À peine installé à la tête du Bénin, Romuald Wadagni a dévoilé, ce dimanche 24 mai, la composition de son premier gouvernement.
Très attendue, cette équipe ministérielle donne déjà des indices sur la manière dont le nouveau chef de l’État entend gouverner : poursuivre certaines réformes engagées ces dernières années, tout en tentant de répondre aux préoccupations très concrètes des Béninois, entre emploi, coût de la vie, sécurité et accès aux services publics.
Autour de Romuald Wadagni, plusieurs ministres prennent en main des secteurs stratégiques. L’économie et les finances, au cœur des attentes dans un contexte de pression sociale croissante, reviennent à Aristide Medenou. Aux Affaires étrangères, Corinne Amori Brunet aura la charge de défendre les intérêts du pays.
Sur le front sécuritaire, devenu un sujet sensible pour les États côtiers d’Afrique de l’Ouest face à la menace djihadiste venue du Sahel, Djibril Mama Cissé Moussa est nommé ministre délégué chargé de l’Intérieur et de la Sécurité publique, tandis que Gildas Agonkan prend les rênes de la Défense nationale.
Mais au-delà des nominations, un élément saute déjà aux yeux : ce gouvernement porte une forte empreinte de continuité. Romuald Wadagni lui-même symbolise ce passage de témoin sans rupture brutale. Ancien ministre de l’Économie et des Finances sous Patrice Talon pendant près de dix ans, il fut l’un des principaux visages des réformes économiques du précédent pouvoir.
Plusieurs profils nommés sont également familiers de l’administration ou des politiques publiques menées ces dernières années. Un choix qui semble traduire la volonté de préserver une certaine stabilité dans la gestion de l’État, tout en évitant les secousses institutionnelles souvent associées aux changements de pouvoir.
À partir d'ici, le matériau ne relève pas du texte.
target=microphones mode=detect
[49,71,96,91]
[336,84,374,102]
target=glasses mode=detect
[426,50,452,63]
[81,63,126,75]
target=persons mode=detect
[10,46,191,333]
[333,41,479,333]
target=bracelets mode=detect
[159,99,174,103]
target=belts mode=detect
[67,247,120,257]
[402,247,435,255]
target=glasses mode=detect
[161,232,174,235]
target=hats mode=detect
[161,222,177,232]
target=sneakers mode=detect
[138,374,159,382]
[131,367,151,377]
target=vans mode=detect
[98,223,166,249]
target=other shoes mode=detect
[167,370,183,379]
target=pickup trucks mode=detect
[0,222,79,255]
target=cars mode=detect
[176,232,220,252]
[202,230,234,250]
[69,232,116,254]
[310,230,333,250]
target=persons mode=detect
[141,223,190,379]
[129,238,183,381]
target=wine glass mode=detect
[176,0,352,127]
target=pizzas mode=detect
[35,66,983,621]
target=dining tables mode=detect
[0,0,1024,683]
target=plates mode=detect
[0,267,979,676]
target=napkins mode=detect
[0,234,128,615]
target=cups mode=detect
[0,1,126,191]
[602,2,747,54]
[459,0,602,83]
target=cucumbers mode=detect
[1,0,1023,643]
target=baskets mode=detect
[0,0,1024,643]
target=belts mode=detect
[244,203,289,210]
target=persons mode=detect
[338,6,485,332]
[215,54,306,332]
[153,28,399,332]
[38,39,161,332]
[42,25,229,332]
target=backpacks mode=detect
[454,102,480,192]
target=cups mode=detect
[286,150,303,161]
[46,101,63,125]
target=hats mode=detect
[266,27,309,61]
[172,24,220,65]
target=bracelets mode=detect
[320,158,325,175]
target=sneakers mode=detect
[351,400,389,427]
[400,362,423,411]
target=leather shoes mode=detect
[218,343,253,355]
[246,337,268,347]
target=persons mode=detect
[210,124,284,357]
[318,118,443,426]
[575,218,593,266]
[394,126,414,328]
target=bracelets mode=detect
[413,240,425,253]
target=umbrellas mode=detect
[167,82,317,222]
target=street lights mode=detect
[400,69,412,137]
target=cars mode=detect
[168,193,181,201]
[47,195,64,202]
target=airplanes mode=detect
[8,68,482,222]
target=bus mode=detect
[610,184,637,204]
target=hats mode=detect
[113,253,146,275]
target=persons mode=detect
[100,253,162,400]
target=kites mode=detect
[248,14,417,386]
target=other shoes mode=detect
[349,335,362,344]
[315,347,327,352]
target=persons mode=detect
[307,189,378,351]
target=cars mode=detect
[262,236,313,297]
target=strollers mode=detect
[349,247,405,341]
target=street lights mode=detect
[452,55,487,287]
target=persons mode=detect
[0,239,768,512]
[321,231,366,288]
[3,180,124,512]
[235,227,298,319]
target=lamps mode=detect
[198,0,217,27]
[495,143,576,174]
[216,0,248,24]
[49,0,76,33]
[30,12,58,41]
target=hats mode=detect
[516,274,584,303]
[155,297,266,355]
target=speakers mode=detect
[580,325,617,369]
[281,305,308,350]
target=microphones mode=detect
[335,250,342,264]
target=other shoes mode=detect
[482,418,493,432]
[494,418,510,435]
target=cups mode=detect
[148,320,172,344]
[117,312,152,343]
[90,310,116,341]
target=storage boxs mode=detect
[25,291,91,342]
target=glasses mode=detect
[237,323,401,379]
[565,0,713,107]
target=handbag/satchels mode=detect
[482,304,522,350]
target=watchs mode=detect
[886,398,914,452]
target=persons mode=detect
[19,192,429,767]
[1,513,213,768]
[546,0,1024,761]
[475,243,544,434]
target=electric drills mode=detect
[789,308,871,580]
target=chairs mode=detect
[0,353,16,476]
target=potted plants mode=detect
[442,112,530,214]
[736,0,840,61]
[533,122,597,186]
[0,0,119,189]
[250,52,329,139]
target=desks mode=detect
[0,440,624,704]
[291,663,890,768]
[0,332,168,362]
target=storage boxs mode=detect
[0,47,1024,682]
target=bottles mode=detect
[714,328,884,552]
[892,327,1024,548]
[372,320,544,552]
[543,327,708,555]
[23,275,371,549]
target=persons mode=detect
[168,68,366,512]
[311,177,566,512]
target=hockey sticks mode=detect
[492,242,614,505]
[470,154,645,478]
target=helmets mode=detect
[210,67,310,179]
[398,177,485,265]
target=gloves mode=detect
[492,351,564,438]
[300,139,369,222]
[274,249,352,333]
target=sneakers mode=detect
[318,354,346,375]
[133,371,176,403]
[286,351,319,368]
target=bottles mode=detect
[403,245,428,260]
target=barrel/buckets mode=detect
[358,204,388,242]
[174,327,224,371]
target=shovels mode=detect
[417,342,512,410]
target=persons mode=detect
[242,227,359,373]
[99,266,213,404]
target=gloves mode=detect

Cette continuité pourrait rassurer une partie des acteurs économiques et institutionnels. Mais elle nourrit aussi des attentes élevées. Car dans les quartiers populaires comme dans les milieux d’affaires, beaucoup attendent désormais moins des promesses, davantage d’emplois, une amélioration du niveau de vie, des services publics plus accessibles et des réponses aux difficultés du quotidien.
Reste à savoir si cette équipe saura transformer l’expérience accumulée en réponses concrètes pour une population qui, au-delà des équilibres politiques, attend surtout des changements perceptibles dans sa vie quotidienne.